Despite the fact that the Ducks sit at 21st in the league with a season average of 16%, it feels like close to three or four eternities since this team has scored with the extra man, making that number feel slightly high.
And it got me thinking about how this number is seriously misleading. This is not a team whose power play is functioning at 16%. It's functioning at close to zero.
So why are we still considering this as a 16% unit that's not the worst in the NHL at the moment? Watch it once. It clearly is. The Ducks failed on a whopping six opportunities last night against the Capitals. Granted you can attribute the Ducks second goal to the power play as the Capitals player had not yet left the penalty box when the goal was scored. However, I use this as the karmatic balance for the fluke power play goal against Montreal which to this point still stands as our only marker since the Olympics. That one really shouldn't count, and the Washington one should. Balance.
Thus I present to you a new argument for your consideration. I firmly believe recent form is a better indication of special teams potential than the season average.
To illustrate my point: check out this handy dandy chart I made in Excel, showing 5, 10, and 15-game rolling averages for the Anaheim power play.
Yeah. That is ugly.
To boil it down, it essentially demonstrates that the Ducks power play over the last 15 games has been complete rubbish, playing at nowhere near even the paltry level their season average indicates. If the Ducks were playing true to form and skill level, they would be clicking closer to their 16% average over the last 15 games, and not at their abysmal 5.9% mark.
I made the same calculations for the penalty kill as well.
Notice something here: the Ducks penalty kill, which kept them afloat so often when the power play has failed miserably, has now allowed a goal against in six straight games. So while we've been clicking at 81.3% on the season (19th in the league), the Ducks have really been a miserable 58.8% over the last five matchups. That's nearly a goal every other time we take a penalty.
Then there's what I like to call Bowman, which adds the power play and penalty kill percentages together. Ideally you want to be around 100 to be called "adequate" to be competitive on special teams. Over the last 15 games the Ducks Bowman sits at a paltry 82.7, indicating a remarkable ineptitude in special teams. Anything lower than a 90 needs serious work.

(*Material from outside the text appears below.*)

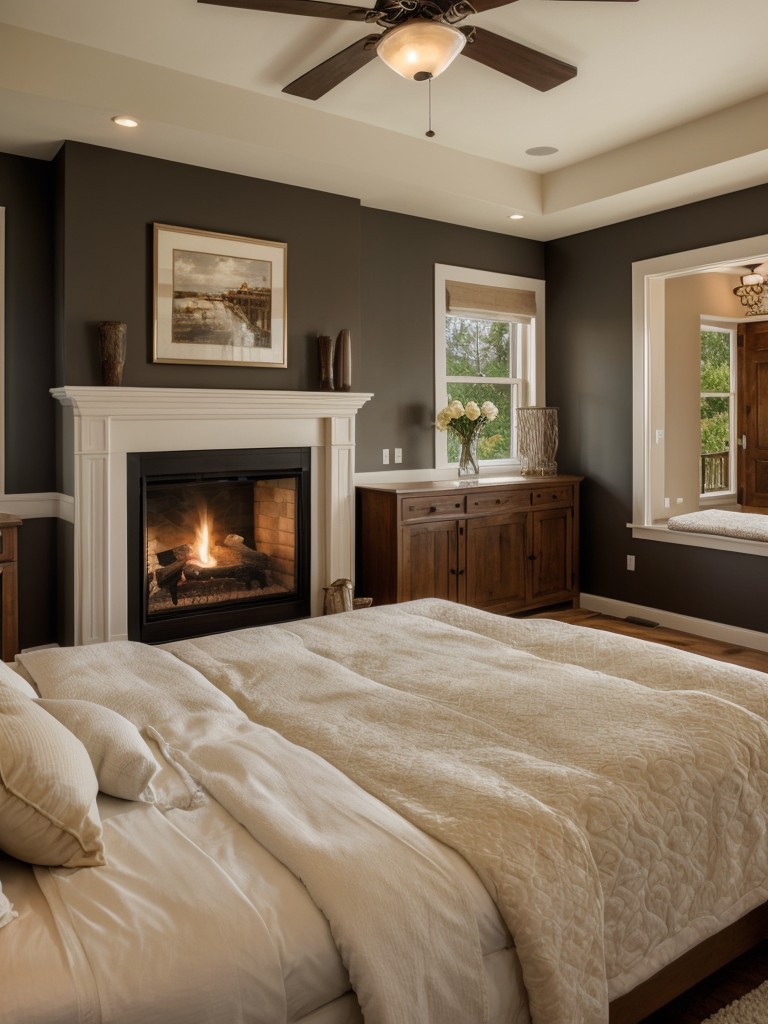 Cozy Bedroom Vibes: Create Romance with a Fireplace!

However, if we shrink the sample size even further and go into the immediately recent form, the Ducks Bowman falls to a positively alarming 58.8.

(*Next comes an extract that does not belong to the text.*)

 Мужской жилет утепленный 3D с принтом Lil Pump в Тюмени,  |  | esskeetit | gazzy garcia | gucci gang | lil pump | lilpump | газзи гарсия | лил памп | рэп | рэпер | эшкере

To put it into perspective, the league-worst in both power play and penalty kill Florida Panthers have a season Bowman of 85.9.
If you're a podcast listener, you've heard me say that it's possible to win a Stanley Cup without a power play, but it's impossible to do it without a penalty kill. Right now the Ducks clearly have neither.
Now I've also heard this argument:
@ackylenicolas ANA has 93.4 PDO on PP. 2nd lowest in NHL. Pretty much explains it w/out charts.
— Kid Ish (@kid_ish) March 18, 2014
Let me lead off by saying I think PDO is an extremely wonky and unreliable stat to begin with. While there are trends with champions being right around the 100 mark, indicating a balance between goaltending and scoring, there are always teams who continually violate this curve and succeed despite all statistical "evidence" pointing to the fact that they should be doing exactly the contrary. It's trying to numerically quantify "luck" based on the fact that all teams go through peaks and slumps throughout the course of a season.
Taking that stat and shifting it to a situation like the power play makes the connection even more unstable and arbitrary. My biggest argument for this is that PDO treats every chance and shot on the power play as though it were of equal quality and value. So thus the PDO argument is that the Ducks are getting chances, and by that same token should explode and suddenly begin scoring by the bucketful with the extra man any day now.
At this point with the level of ineptitude Anaheim has shown throughout the season with the power play, I think it's safe to say this is beyond "bad puck luck." This kind of form comes down to the personnel being incapable of executing on the power play. While the team on the ice hasn't looked totally inept on some of their opportunities (admittedly they've been downright horrid on others), the opportunities particularly late in the game are usually so lackluster because by that point the opposition has had a few periods to adapt and the Ducks have failed to get creative and earn their chances from anything other than a few overused set plays or poor quality shots from bad angles.
There is no "bad luck" when the team on the ice is incompetent in its task.
Take these numbers how you will; I'm not a statistician or a mathematician of any sort. I simply offer the argument that we should consider recent form of special teams when trying to analyze performance and potential. There's no questioning the frustrating rut these units are in.